The third and final day saw Benjamin McBride of L3Harris Trenchant, ‘Da Lao’, and Marcin Wiazowski earn $40,000 and four Master of Pwn points apiece for, respectively, a memory corruption bug leading to code execution on Parallels Desktop’ host OS, an OOB Write to achieve a guest-to-host escape in Parallels, and a use-after-free bug to escalate to SYSTEM on Windows 10.
‘Hard to choose’
Asked for his favorite exploit, Brian Gorenc, senior director of vulnerability research and head of ZDI at Trend Micro, told The Daily Swig: “It’s hard to choose between the Microsoft Exchange exploit and the 0-day Zoom demonstration. Both show amazing research and impact targets with millions of users.”

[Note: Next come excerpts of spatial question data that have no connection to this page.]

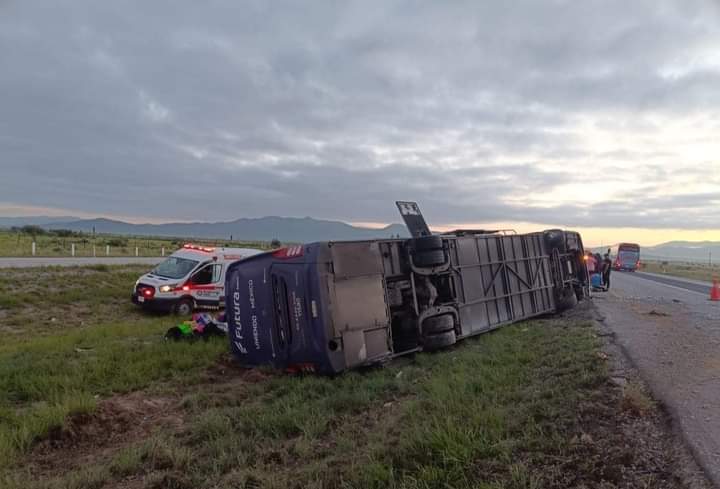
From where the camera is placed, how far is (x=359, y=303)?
7.36 m

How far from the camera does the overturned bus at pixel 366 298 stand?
7098 mm

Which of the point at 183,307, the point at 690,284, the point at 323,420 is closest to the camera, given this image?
the point at 323,420

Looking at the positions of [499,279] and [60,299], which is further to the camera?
[60,299]

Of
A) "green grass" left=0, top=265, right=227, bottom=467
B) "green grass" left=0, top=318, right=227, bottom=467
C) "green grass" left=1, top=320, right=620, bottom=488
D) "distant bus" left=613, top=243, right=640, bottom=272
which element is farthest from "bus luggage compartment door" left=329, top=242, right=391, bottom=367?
"distant bus" left=613, top=243, right=640, bottom=272

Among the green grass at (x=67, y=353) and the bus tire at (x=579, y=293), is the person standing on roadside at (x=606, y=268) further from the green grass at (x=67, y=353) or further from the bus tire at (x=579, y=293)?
the green grass at (x=67, y=353)

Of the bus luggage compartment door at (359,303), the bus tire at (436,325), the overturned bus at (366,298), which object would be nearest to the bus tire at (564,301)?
the overturned bus at (366,298)

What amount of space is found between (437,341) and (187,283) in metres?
9.37

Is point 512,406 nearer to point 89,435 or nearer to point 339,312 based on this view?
point 339,312

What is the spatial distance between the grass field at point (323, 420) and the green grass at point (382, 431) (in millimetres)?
17

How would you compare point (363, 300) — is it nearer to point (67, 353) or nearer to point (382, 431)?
point (382, 431)

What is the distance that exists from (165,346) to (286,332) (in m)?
3.20

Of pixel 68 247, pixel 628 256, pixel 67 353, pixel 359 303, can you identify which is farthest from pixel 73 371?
pixel 628 256

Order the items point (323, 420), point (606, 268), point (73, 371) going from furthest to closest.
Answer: point (606, 268)
point (73, 371)
point (323, 420)

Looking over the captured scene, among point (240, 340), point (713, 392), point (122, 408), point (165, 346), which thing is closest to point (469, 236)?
point (240, 340)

The event was streamed live on YouTube, Twitch, and the conference site, while the ZDI blog features a blow-by-blow account of how the exploit attempts unfolded.

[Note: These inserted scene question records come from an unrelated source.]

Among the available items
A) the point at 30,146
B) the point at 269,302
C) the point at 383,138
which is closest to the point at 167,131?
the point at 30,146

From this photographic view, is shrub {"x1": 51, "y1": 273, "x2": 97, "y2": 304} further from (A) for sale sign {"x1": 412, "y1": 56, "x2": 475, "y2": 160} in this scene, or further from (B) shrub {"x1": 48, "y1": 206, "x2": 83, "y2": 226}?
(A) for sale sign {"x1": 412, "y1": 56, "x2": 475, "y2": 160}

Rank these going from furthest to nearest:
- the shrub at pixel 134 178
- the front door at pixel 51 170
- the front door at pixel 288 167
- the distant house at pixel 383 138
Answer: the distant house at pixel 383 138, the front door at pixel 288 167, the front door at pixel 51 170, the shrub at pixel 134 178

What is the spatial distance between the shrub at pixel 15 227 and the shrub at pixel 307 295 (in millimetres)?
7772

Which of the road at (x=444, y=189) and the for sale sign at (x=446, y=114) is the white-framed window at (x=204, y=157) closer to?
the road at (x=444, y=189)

Participating vendors now have 90 days to produce fixes for reported vulnerabilities before public disclosure.
Pwn2Own Vancouver 2020, which was hastily migrated to a virtual format last year with the Covid-19 pandemic in its early stages, was won by returning champions Richard Zhu and Amat Cama of Team Fluoroacetate after taking control of Adobe Reader and the Windows kernel via a pair of use-after-free bugs.
Amid the global vaccine rollout, Gorenc said it was unclear when a return to an in-person contest might be possible, “but our goal is to take the best of what we’re doing in the virtual format (remote participation, live streaming, real-time interviews, etc.) and combine it with a physical contest for a hybrid event”.